Originally published on 16.Jan.2014 via INDESIGNLIVE HONG KONG
Above, Herzog & de Meuron’s winning M+ Building Competition.
The M+ Museum, the main cultural anchor of the West Kowloon Cultural District (WKCD), is slated to open in 2017. However, prior to its launch, the museum and its curatorial teams have been busy spending the last several months giving form to its vision as a “museum of visual culture” via a continuous effort on the building of its works – local, regional, and global. Prior to the unveiling of the museum’s Architecture Collection at ArtisTree last week, the museum so far has had a jump start with the news of its Sigg Collection thanks to a sizeable donation of over 1,500 pieces by Swiss collector, Uli Sigg, the world’s largest universally recognised private collector of Chinese contemporary art from the 1970’s to present.
Below, Utopic constructs by Urbanus, Steven Holl, and MAD Architects.
Excluding the Sigg Collection, M+ has since recently acquired around 800 works to date, of which 80 per cent are by local artists and designers. A percentage of this is of course the Architecture collection, the first and only one of its kind in Asia, consisting of models and drawings of realised and unrealised architectural and urban projects as it relates to Hong Kong and China, including all shortlisted entries to the actual design of M+ itself. The show, part of the museum’s “Mobile M+” series of exhibitions allow Hong Kong’s citizens to engage with the museum’s curated programmes in the people’s turf (site specific shows all over town), and is certainly more than a peek of things to come. This allows curator, Aric Chen, and Assistant Curator, Shirley Surya, to present their vision of what it means to house a permanent collection of Architecture as it relates to visual culture and the Hong Kong context.
Above, M+ Building Design entries by Shigeru Ban and Renzo Piano, respectively.
As of now, the vision for the exhibition – excluding the M+ competition collection – is posited via five lenses: Place Making (Architecture within locality), Crossed Transfers (Architectural form studies beyond cultural borders), Urban Laboratory (manifested urban strategies as it relates to Hong Kong), Critical Futures (grand Utopic ideals), and Digital Reality (conceptualisation of space via Computer-aided Design). I’m pretty sure the narratives will continue to evolve even beyond the Museum’s actual opening, as new issues and frameworks present themselves from now until then. However as it is presented at this moment, the chapters work well at indexing a varied collection, defined by multiple mediums.

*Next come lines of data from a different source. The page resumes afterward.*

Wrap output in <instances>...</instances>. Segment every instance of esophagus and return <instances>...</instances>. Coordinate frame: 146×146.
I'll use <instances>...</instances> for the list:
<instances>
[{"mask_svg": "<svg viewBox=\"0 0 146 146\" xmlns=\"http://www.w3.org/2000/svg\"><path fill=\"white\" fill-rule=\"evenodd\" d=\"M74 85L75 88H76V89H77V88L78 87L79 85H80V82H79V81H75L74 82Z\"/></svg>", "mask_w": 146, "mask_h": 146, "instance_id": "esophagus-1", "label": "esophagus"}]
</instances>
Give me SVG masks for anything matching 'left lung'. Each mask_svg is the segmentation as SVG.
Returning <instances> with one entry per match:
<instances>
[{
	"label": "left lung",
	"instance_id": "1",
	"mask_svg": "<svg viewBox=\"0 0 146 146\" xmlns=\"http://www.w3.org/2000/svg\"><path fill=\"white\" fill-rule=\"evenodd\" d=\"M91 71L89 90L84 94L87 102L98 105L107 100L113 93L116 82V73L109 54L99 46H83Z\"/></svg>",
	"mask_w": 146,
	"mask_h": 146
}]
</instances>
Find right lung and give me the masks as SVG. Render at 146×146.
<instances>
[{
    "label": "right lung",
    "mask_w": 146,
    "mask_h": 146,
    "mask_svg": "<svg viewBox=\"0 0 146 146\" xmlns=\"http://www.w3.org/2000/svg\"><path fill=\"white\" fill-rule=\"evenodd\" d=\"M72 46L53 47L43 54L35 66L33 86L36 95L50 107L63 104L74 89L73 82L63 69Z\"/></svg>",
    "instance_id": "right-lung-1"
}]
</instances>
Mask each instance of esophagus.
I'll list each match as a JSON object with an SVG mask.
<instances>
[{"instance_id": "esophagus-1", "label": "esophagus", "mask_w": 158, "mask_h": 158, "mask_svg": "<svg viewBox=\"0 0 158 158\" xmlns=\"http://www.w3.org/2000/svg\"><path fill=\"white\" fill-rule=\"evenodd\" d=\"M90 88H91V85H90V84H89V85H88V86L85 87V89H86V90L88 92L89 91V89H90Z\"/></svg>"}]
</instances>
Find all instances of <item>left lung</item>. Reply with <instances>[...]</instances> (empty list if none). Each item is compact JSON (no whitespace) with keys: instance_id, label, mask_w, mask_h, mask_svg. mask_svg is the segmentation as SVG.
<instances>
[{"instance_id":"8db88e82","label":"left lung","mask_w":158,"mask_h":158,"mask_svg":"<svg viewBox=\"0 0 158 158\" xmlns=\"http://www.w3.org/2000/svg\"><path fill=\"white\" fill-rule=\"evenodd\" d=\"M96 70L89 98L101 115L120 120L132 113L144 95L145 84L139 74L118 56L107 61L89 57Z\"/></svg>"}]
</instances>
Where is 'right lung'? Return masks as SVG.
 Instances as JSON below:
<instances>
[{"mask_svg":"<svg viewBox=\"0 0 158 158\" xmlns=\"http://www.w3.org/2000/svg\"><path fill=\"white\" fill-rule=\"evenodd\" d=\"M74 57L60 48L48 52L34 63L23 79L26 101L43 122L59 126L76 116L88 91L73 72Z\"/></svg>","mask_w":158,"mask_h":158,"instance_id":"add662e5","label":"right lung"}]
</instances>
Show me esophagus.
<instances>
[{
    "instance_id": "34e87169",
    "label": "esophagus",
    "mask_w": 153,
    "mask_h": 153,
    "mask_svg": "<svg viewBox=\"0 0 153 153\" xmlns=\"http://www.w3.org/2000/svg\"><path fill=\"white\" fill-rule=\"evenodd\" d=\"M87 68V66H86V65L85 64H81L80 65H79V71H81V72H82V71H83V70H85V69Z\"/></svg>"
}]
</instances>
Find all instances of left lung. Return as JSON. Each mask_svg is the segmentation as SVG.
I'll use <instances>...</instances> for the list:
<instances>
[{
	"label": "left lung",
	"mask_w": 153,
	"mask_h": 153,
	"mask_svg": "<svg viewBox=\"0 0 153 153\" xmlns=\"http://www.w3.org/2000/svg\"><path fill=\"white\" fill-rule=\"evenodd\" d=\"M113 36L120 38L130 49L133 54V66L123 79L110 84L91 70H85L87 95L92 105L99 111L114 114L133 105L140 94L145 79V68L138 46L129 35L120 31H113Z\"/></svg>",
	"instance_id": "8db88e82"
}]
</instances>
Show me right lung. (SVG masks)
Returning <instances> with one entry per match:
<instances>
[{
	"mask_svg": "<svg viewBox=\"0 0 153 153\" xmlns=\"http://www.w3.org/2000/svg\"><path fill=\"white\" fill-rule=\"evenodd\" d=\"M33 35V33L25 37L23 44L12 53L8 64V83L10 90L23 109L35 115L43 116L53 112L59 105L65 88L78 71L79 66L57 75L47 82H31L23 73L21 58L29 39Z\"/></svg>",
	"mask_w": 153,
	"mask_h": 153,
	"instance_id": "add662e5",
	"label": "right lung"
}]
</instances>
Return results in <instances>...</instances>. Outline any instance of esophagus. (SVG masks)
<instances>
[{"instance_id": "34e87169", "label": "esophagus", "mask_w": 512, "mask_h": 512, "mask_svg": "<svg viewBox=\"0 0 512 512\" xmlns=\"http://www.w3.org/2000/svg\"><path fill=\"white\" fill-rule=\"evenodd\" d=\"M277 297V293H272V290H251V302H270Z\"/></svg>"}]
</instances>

Above, brick work by Jiakun Architects.
Scale models of stand-alone buildings from designers Ai Wei Wei, Steven Holl, and William Lim of CL3 are placed adjacent to full sized brick works via Jiakun Architects’ “Rebirth Brick” project for the survivors of the 2008 Wenchuan earthquake. Original courtyard drawings by modernist master Ludwig Mies van der Rohe are exhibited adjacent to studies of courtyards by Jackson Wong Chack Sang, who founded Wong & Ouyang. Of course models of completed typical Hong Kong residential towers by Rocco Design Architects and unbuilt dream towers by MAD are expected of architecture shows, but it’s the critical studies by the likes of artists such as MAP Office, anothermountainman, and Cao Fei, that really give us a full picture of the affect of Hong Kong and China’s building culture.
Below, Photographs by anothermountainman.
MAD Office’s Laurent Gutierrez and Valerie Portefaix question the grim practice of luxury tower design as subservient to the developer’s marketing message, usually as muddled euro-centric desires of the nouveau riche. Anothermountainman’s large-scale photographic prints reframe China and Taiwan’s uncompleted development dreams. Perhaps the best work that spoke to me in the whole collection is the one by artist Cao Fei, titled “The Birth of RMB City (2007)”, a video simulation of a virtual city comprising an amalgamation of architectures from China, Macau, and Hong Kong, built and destroyed within the online world of Second Life. I call it a critique of a building frenzy led by money; others would define it as an introspective work of the built environment.
Below, Cao Fei’s “RMB CIty” Video Installation and works by MAP Office.
According to curator Aric Chen, “collecting architecture requires both humility and judgment… (with) a constant awareness that what and how a museum collects can have an impact on architectural practice itself.” The impact of such a collection to the building industry will only be clear several years from now, however with so much being torn down and built in China and Hong Kong these days, a building archive such as this one is necessary if only to define an architectural identity before it disappears completely to yet another one of the region’s bullet speed urban redevelopment projects.
VISIT Mobile M+: The Museum and Architecture Collection will be held from 10 Jan – 9 Feb 2014. Opens daily from 10am – 8pm. ArtisTree, 1F Cornwall House, Taikoo Place, Island East, Hong Kong.